If you missed the source material, the musical does a decent job encapsulating what made the road movie so awkwardly lovable. There's no vacancy at the Hoover household when Richard and his wife Sheryl and their two kids welcome Richard's father and Sheryl's brother Frank in from the cold. ( Grandpa is kicked out of his retirement home and Frank has botched a suicide attempt. ) By some stroke of luck, youngest daughter Olive is invited to sub in for a disqualified pageant winner and compete for the Little Miss Sunshine Crown. But there's absolutely no way they can make it, money's tight, it's all the way in California and they can't leave anyah, screw it, everyone in the van!
Sharyon A. Culberson is a pillar of strength as Sheryl, doing the vocal and emotional grounding that tends to go unnoticed as the men in her family loudly implode. Likewise, Kyle Klein II conveys a changing Dwayne through just facial expressions, in a misguided attempt to keep his family at bay. George Keating flits about the family with sardonic remove as Uncle Frank, but he hardly gets a satisfying musical moment to himself.
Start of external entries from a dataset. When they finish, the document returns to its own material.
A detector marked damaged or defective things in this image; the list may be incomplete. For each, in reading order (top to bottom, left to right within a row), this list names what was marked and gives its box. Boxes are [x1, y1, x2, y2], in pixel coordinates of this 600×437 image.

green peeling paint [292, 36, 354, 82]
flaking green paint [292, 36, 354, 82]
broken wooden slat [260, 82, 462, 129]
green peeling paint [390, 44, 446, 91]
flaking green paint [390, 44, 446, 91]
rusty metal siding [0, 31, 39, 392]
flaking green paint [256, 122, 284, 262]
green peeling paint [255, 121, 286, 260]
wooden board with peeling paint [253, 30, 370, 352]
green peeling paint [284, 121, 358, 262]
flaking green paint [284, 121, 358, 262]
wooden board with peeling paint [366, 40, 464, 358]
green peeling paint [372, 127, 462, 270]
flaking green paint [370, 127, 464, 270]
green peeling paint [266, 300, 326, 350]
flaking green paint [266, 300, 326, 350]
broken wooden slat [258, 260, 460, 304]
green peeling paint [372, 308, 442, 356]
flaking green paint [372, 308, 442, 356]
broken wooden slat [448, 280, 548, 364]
The musicality of this family is the code that authors William Finn and James Lapine haven't cracked. With some great voices at this production's disposal, it's a shame when their musical moments don't land with a bigger bang. Ken Rubenstein gets to have a little fun as Grandpa sings the kids some valuable sex advice, and Sophie Kaegi deftly implores us to shake our badonkadonks as Olive takes the pageant stage, but both moments are saddled with too much story ( and expectation ) to be what they should be: spontaneous. Greg Foster gives us a transcending moment as Richard, singing an ode to his father in 'What You Left Behind," a song so touching and simple you'd think it was out of another score.
Little Miss Sunshine is a bit of a mixed bag, but if you have to wrangle your own motley crew of angsty, ornery or impressionable theatergoers, it may be just the mixed bag for you.